Como buena parte de los lagares de la época, la estructura combina un piso amplio y poco profundo donde se pisaban las uvas con los pies, y depósitos de recolección adyacentes donde se juntaba el jugo. La gran pregunta de Drori era determinar si los antiguos vinicultores judíos dejaban fermentar el jugo directamente en esos depósitos o si primero lo hacían fermentar sobre el propio piso de prensado.
Cada método presenta ventajas y riesgos distintos: fermentar sobre el piso expone el jugo a más oxígeno y favorece las levaduras naturales, pero también aumenta el riesgo de oxidación; hacerlo en los depósitos de piedra, en cambio, retiene mejor el calor, lo que puede perjudicar la calidad final.

Para medir ambos procesos, el lagar fue restaurado con sellado hidráulico y equipado con sensores y cámaras que monitorean temperatura, oxígeno disuelto y niveles de azúcar.

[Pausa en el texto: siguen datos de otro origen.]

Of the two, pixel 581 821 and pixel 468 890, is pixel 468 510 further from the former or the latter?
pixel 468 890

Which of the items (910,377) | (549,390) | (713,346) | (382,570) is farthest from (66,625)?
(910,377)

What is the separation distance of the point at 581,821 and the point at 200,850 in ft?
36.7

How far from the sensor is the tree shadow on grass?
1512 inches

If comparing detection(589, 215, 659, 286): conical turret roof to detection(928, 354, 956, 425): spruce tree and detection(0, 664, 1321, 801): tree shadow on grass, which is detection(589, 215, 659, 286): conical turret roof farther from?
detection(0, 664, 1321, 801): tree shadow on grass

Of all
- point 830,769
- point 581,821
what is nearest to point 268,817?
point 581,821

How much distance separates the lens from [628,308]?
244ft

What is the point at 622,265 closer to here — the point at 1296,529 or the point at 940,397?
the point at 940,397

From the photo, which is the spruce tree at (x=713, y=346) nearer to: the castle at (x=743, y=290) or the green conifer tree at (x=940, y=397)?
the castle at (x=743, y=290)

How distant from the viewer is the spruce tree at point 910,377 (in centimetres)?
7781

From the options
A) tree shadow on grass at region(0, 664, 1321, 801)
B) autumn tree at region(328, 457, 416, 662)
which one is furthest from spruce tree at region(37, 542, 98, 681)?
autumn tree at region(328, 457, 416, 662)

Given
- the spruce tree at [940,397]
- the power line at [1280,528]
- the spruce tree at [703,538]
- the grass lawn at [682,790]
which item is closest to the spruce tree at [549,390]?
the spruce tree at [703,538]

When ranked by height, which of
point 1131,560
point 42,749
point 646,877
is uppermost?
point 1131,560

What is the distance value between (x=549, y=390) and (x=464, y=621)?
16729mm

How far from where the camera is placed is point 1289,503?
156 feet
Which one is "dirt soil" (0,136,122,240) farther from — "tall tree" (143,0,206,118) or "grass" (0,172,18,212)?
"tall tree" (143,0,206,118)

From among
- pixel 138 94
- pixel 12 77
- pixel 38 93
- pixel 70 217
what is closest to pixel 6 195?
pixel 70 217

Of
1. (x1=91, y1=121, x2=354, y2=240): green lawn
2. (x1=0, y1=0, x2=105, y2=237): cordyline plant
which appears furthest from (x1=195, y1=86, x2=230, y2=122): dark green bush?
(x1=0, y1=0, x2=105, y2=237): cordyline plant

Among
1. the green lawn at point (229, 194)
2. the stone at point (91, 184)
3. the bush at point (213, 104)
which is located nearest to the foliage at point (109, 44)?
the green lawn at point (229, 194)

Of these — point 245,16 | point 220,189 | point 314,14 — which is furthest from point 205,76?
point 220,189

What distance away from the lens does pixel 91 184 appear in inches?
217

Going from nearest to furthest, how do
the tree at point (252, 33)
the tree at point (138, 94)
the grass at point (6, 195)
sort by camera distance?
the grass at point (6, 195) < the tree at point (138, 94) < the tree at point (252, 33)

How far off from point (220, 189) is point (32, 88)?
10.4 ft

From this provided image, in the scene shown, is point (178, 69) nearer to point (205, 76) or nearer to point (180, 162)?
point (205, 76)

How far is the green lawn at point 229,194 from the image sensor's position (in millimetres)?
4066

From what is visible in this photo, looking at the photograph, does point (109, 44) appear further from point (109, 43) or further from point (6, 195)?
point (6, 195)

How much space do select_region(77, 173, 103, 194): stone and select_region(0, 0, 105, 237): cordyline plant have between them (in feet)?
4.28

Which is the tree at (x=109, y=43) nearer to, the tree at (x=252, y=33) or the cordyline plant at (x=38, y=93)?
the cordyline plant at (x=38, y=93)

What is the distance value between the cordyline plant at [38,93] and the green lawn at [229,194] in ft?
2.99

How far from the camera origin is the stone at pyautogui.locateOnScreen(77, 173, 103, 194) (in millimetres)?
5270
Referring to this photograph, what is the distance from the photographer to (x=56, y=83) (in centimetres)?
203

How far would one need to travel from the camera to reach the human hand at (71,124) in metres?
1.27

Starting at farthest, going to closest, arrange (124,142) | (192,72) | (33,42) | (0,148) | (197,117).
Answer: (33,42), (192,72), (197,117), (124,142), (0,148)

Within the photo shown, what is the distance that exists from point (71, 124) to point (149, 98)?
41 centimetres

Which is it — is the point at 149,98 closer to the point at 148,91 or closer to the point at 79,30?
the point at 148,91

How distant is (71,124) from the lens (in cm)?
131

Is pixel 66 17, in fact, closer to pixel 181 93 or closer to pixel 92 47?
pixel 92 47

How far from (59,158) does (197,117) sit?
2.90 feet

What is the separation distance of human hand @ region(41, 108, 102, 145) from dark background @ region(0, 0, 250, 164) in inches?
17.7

El equipo trabajó con cuatro toneladas de uva Merlot —al no contar con suficiente volumen de variedades autóctonas verificadas— dejando un tercio fermentar directamente en los depósitos y el resto sobre el piso de pisado.
Los resultados fueron mixtos: el proceso sobre el piso resultó logísticamente mucho más simple y produjo un vino más claro, pero terminó echándose a perder por exceso de oxidación hacia el final de la semana, mientras que el vino fermentado en los depósitos se mantuvo en buen estado pese a ser más laborioso de manejar.
Drori remarcó que el vino en la antigua Israel no era solo una bebida ritual sino también un método práctico de purificación: diluido en agua a niveles bajos de alcohol, ayudaba a desinfectar fuentes contaminadas, una práctica descripta con detalle técnico en el Talmud.
Además del experimento con el lagar, Drori lleva quince años identificando variedades autóctonas de vid utilizadas en la antigüedad, con unas 85 cepas locales relevadas hasta ahora, dos de las cuales ya fueron confirmadas mediante comparación de ADN con semillas carbonizadas halladas en excavaciones arqueológicas.